武田真一アナが参入して1年、テレ朝は絶好調も…視聴率から読み解く「朝の情報番組」最新事情
CM価格はコア視聴率とほぼ比例
民放がコア視聴率を重視しているのはプライム帯(午後7時~同11時)ばかりではない。終日そう。まず、今のスポンサーは「何軒観ていたか」しか分からない世帯視聴率には全く関心がない。CMを入れるにあたって参考にするのは視聴者の数や年齢、性別が分かる個人視聴率のみ。NHKを含めた各局側も個人視聴率を標準にしている。
民放の場合、個人視聴率の中でも特に重んじられているのがコア視聴率。この層は行動全般が活発で、スポンサーが歓迎するからである。CMの価格はコア視聴率とほぼ比例する。
このため、テレ朝以外の局の番組制作者の間では「営業的に一番苦戦しているのは『羽鳥慎一モーニングショー』」というのが共通認識になっている。世間のイメージとは異なる。難しい時代だ。

(演習問題)
1. 本文によると、スポンサーがCMを入れる際に参考にするのはどの視聴率ですか。
2. 本文のうち「民放がコア視聴率を重視しているのは」で始まる段落を、主な事実を残して箇条書きにまとめてください。
3. 本文では、民放が個人視聴率の中でも特にコア視聴率を重んじる理由を何と説明していますか。1~3文で述べてください。
資料は本文の内容とは関係ありません。

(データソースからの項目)
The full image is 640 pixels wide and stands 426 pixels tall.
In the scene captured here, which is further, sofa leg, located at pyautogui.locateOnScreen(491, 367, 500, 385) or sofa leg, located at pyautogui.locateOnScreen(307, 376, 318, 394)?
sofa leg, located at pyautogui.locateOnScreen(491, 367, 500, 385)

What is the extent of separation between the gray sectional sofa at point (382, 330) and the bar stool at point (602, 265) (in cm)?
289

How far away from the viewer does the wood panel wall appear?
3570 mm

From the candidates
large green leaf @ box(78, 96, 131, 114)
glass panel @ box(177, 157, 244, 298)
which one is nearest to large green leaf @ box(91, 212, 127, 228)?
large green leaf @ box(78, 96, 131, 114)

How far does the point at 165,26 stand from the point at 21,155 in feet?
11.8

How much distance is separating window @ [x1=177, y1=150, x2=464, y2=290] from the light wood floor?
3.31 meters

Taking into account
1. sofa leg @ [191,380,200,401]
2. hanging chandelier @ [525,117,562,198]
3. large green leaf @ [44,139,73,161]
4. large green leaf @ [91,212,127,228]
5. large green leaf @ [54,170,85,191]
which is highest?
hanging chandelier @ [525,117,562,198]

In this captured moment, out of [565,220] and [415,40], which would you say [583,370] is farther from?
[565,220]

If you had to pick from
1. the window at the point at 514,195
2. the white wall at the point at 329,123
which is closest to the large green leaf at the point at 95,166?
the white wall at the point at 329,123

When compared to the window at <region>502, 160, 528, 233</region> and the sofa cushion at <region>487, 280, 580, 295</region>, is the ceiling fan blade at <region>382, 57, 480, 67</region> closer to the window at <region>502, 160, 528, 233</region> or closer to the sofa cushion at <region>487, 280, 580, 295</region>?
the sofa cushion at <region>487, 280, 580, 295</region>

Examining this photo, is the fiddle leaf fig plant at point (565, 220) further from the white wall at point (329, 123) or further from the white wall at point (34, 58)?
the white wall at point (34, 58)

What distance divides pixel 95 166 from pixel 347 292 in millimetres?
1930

(各問の解答)
1. 視聴者の数や年齢、性別が分かる個人視聴率のみです。

2.
- 民放はプライム帯(午後7時~同11時)に限らず、終日コア視聴率を重視している。
- スポンサーは「何軒観ていたか」しか分からない世帯視聴率には関心がない。
- CMを入れる際の参考は、視聴者の数・年齢・性別が分かる個人視聴率のみ。
- NHKを含む各局も個人視聴率を標準にしている。

3. コア視聴率の層は行動全般が活発で、スポンサーに歓迎されるからです。そのためCMの価格もコア視聴率とほぼ比例します。